▶ _Work required_:
Reproduce all the entries precisely.

▶ _Material supplied_:
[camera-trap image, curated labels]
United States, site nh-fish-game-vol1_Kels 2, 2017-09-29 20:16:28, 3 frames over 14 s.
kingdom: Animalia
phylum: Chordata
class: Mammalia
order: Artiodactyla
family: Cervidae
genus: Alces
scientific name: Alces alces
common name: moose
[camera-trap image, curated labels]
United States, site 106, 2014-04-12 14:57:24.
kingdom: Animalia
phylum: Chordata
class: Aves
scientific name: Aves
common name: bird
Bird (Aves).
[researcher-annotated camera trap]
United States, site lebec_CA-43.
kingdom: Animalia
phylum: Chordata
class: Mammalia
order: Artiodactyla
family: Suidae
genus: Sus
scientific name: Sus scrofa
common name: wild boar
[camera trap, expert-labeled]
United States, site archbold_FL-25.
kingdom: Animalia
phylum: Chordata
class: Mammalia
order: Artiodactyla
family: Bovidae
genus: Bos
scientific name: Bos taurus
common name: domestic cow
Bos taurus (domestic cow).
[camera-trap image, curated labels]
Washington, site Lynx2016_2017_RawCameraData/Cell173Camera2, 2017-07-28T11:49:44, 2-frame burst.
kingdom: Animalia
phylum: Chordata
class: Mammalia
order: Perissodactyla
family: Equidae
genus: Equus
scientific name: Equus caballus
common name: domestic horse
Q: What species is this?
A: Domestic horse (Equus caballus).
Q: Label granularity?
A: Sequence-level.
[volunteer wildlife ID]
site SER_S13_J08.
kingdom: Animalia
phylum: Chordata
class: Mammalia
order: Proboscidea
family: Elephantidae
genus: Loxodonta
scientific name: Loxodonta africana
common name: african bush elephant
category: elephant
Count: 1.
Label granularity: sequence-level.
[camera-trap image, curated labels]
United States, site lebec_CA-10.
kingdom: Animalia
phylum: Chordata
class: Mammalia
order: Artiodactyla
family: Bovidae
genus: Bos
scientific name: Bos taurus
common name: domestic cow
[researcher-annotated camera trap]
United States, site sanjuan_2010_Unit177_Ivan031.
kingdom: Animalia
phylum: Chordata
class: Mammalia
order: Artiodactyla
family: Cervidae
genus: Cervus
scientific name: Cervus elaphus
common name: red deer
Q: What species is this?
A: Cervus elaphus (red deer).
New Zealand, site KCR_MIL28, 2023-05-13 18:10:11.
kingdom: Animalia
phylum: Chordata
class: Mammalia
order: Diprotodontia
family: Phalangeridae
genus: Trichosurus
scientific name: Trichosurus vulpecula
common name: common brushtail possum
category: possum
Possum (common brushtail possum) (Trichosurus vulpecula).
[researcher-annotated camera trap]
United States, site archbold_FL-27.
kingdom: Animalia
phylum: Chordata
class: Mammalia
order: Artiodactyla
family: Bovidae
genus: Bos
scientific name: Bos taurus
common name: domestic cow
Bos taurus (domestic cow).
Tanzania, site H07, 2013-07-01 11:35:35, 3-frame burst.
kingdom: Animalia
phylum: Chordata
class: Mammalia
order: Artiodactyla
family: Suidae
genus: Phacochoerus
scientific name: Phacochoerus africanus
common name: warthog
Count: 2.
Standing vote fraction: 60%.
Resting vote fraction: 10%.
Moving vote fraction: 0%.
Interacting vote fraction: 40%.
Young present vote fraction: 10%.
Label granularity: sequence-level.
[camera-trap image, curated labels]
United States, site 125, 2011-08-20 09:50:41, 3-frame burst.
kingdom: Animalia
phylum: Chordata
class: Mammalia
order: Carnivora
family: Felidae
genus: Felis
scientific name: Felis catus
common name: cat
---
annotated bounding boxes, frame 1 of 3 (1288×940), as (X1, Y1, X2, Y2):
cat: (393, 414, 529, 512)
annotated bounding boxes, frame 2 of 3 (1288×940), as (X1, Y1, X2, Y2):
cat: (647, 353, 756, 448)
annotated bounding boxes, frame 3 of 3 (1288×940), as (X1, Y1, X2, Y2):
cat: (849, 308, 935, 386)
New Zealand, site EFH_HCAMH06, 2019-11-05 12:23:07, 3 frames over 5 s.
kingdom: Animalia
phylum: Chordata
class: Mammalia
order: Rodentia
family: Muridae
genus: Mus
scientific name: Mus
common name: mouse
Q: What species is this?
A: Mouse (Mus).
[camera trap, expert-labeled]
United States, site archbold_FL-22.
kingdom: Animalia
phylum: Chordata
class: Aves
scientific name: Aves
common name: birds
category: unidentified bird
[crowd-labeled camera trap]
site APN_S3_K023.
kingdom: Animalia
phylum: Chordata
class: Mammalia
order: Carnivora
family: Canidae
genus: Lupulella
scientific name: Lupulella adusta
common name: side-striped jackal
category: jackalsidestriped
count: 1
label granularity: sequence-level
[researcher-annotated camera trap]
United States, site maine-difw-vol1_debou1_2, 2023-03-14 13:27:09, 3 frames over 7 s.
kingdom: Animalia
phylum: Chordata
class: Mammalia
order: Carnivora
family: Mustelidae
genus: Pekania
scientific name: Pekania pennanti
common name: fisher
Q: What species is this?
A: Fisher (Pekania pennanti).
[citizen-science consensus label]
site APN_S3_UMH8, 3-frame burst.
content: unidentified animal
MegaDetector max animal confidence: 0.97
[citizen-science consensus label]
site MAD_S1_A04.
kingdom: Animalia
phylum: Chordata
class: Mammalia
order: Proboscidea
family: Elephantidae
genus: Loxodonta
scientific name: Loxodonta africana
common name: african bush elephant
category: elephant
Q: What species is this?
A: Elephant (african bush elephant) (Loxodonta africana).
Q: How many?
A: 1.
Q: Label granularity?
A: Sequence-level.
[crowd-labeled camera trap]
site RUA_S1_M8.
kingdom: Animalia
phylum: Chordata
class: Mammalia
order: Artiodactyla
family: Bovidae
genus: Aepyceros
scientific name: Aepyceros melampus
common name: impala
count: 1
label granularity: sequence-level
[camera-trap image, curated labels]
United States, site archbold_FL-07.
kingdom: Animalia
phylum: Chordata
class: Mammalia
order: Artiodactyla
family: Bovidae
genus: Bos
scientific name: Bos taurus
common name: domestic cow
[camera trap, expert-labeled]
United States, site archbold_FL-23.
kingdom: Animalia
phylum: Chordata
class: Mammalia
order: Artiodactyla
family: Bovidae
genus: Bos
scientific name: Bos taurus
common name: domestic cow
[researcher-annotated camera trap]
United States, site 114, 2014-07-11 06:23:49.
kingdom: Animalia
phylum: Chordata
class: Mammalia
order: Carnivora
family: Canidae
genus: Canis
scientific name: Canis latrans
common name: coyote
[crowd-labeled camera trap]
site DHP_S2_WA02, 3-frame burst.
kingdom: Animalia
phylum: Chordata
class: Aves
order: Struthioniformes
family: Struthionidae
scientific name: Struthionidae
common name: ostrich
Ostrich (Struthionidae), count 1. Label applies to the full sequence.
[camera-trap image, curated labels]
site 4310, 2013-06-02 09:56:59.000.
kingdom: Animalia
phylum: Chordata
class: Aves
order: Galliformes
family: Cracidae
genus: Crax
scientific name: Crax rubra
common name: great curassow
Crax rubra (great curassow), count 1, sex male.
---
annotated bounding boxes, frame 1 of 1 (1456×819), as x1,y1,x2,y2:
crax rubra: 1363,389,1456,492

▶ _Output for this task_:
[camera-trap image, curated labels]
United States, site nh-fish-game-vol1_Kels 2, 2017-09-29 20:16:28, 3 frames over 14 s.
kingdom: Animalia
phylum: Chordata
class: Mammalia
order: Artiodactyla
family: Cervidae
genus: Alces
scientific name: Alces alces
common name: moose
[camera-trap image, curated labels]
United States, site 106, 2014-04-12 14:57:24.
kingdom: Animalia
phylum: Chordata
class: Aves
scientific name: Aves
common name: bird
Bird (Aves).
[researcher-annotated camera trap]
United States, site lebec_CA-43.
kingdom: Animalia
phylum: Chordata
class: Mammalia
order: Artiodactyla
family: Suidae
genus: Sus
scientific name: Sus scrofa
common name: wild boar
[camera trap, expert-labeled]
United States, site archbold_FL-25.
kingdom: Animalia
phylum: Chordata
class: Mammalia
order: Artiodactyla
family: Bovidae
genus: Bos
scientific name: Bos taurus
common name: domestic cow
Bos taurus (domestic cow).
[camera-trap image, curated labels]
Washington, site Lynx2016_2017_RawCameraData/Cell173Camera2, 2017-07-28T11:49:44, 2-frame burst.
kingdom: Animalia
phylum: Chordata
class: Mammalia
order: Perissodactyla
family: Equidae
genus: Equus
scientific name: Equus caballus
common name: domestic horse
Q: What species is this?
A: Domestic horse (Equus caballus).
Q: Label granularity?
A: Sequence-level.
[volunteer wildlife ID]
site SER_S13_J08.
kingdom: Animalia
phylum: Chordata
class: Mammalia
order: Proboscidea
family: Elephantidae
genus: Loxodonta
scientific name: Loxodonta africana
common name: african bush elephant
category: elephant
Count: 1.
Label granularity: sequence-level.
[camera-trap image, curated labels]
United States, site lebec_CA-10.
kingdom: Animalia
phylum: Chordata
class: Mammalia
order: Artiodactyla
family: Bovidae
genus: Bos
scientific name: Bos taurus
common name: domestic cow
[researcher-annotated camera trap]
United States, site sanjuan_2010_Unit177_Ivan031.
kingdom: Animalia
phylum: Chordata
class: Mammalia
order: Artiodactyla
family: Cervidae
genus: Cervus
scientific name: Cervus elaphus
common name: red deer
Q: What species is this?
A: Cervus elaphus (red deer).
New Zealand, site KCR_MIL28, 2023-05-13 18:10:11.
kingdom: Animalia
phylum: Chordata
class: Mammalia
order: Diprotodontia
family: Phalangeridae
genus: Trichosurus
scientific name: Trichosurus vulpecula
common name: common brushtail possum
category: possum
Possum (common brushtail possum) (Trichosurus vulpecula).
[researcher-annotated camera trap]
United States, site archbold_FL-27.
kingdom: Animalia
phylum: Chordata
class: Mammalia
order: Artiodactyla
family: Bovidae
genus: Bos
scientific name: Bos taurus
common name: domestic cow
Bos taurus (domestic cow).
Tanzania, site H07, 2013-07-01 11:35:35, 3-frame burst.
kingdom: Animalia
phylum: Chordata
class: Mammalia
order: Artiodactyla
family: Suidae
genus: Phacochoerus
scientific name: Phacochoerus africanus
common name: warthog
Count: 2.
Standing vote fraction: 60%.
Resting vote fraction: 10%.
Moving vote fraction: 0%.
Interacting vote fraction: 40%.
Young present vote fraction: 10%.
Label granularity: sequence-level.
[camera-trap image, curated labels]
United States, site 125, 2011-08-20 09:50:41, 3-frame burst.
kingdom: Animalia
phylum: Chordata
class: Mammalia
order: Carnivora
family: Felidae
genus: Felis
scientific name: Felis catus
common name: cat
---
annotated bounding boxes, frame 1 of 3 (1288×940), as (X1, Y1, X2, Y2):
cat: (393, 414, 529, 512)
annotated bounding boxes, frame 2 of 3 (1288×940), as (X1, Y1, X2, Y2):
cat: (647, 353, 756, 448)
annotated bounding boxes, frame 3 of 3 (1288×940), as (X1, Y1, X2, Y2):
cat: (849, 308, 935, 386)
New Zealand, site EFH_HCAMH06, 2019-11-05 12:23:07, 3 frames over 5 s.
kingdom: Animalia
phylum: Chordata
class: Mammalia
order: Rodentia
family: Muridae
genus: Mus
scientific name: Mus
common name: mouse
Q: What species is this?
A: Mouse (Mus).
[camera trap, expert-labeled]
United States, site archbold_FL-22.
kingdom: Animalia
phylum: Chordata
class: Aves
scientific name: Aves
common name: birds
category: unidentified bird
[crowd-labeled camera trap]
site APN_S3_K023.
kingdom: Animalia
phylum: Chordata
class: Mammalia
order: Carnivora
family: Canidae
genus: Lupulella
scientific name: Lupulella adusta
common name: side-striped jackal
category: jackalsidestriped
count: 1
label granularity: sequence-level
[researcher-annotated camera trap]
United States, site maine-difw-vol1_debou1_2, 2023-03-14 13:27:09, 3 frames over 7 s.
kingdom: Animalia
phylum: Chordata
class: Mammalia
order: Carnivora
family: Mustelidae
genus: Pekania
scientific name: Pekania pennanti
common name: fisher
Q: What species is this?
A: Fisher (Pekania pennanti).
[citizen-science consensus label]
site APN_S3_UMH8, 3-frame burst.
content: unidentified animal
MegaDetector max animal confidence: 0.97
[citizen-science consensus label]
site MAD_S1_A04.
kingdom: Animalia
phylum: Chordata
class: Mammalia
order: Proboscidea
family: Elephantidae
genus: Loxodonta
scientific name: Loxodonta africana
common name: african bush elephant
category: elephant
Q: What species is this?
A: Elephant (african bush elephant) (Loxodonta africana).
Q: How many?
A: 1.
Q: Label granularity?
A: Sequence-level.
[crowd-labeled camera trap]
site RUA_S1_M8.
kingdom: Animalia
phylum: Chordata
class: Mammalia
order: Artiodactyla
family: Bovidae
genus: Aepyceros
scientific name: Aepyceros melampus
common name: impala
count: 1
label granularity: sequence-level
[camera-trap image, curated labels]
United States, site archbold_FL-07.
kingdom: Animalia
phylum: Chordata
class: Mammalia
order: Artiodactyla
family: Bovidae
genus: Bos
scientific name: Bos taurus
common name: domestic cow
[camera trap, expert-labeled]
United States, site archbold_FL-23.
kingdom: Animalia
phylum: Chordata
class: Mammalia
order: Artiodactyla
family: Bovidae
genus: Bos
scientific name: Bos taurus
common name: domestic cow
[researcher-annotated camera trap]
United States, site 114, 2014-07-11 06:23:49.
kingdom: Animalia
phylum: Chordata
class: Mammalia
order: Carnivora
family: Canidae
genus: Canis
scientific name: Canis latrans
common name: coyote
[crowd-labeled camera trap]
site DHP_S2_WA02, 3-frame burst.
kingdom: Animalia
phylum: Chordata
class: Aves
order: Struthioniformes
family: Struthionidae
scientific name: Struthionidae
common name: ostrich
Ostrich (Struthionidae), count 1. Label applies to the full sequence.
[camera-trap image, curated labels]
site 4310, 2013-06-02 09:56:59.000.
kingdom: Animalia
phylum: Chordata
class: Aves
order: Galliformes
family: Cracidae
genus: Crax
scientific name: Crax rubra
common name: great curassow
Crax rubra (great curassow), count 1, sex male.
---
annotated bounding boxes, frame 1 of 1 (1456×819), as x1,y1,x2,y2:
crax rubra: 1363,389,1456,492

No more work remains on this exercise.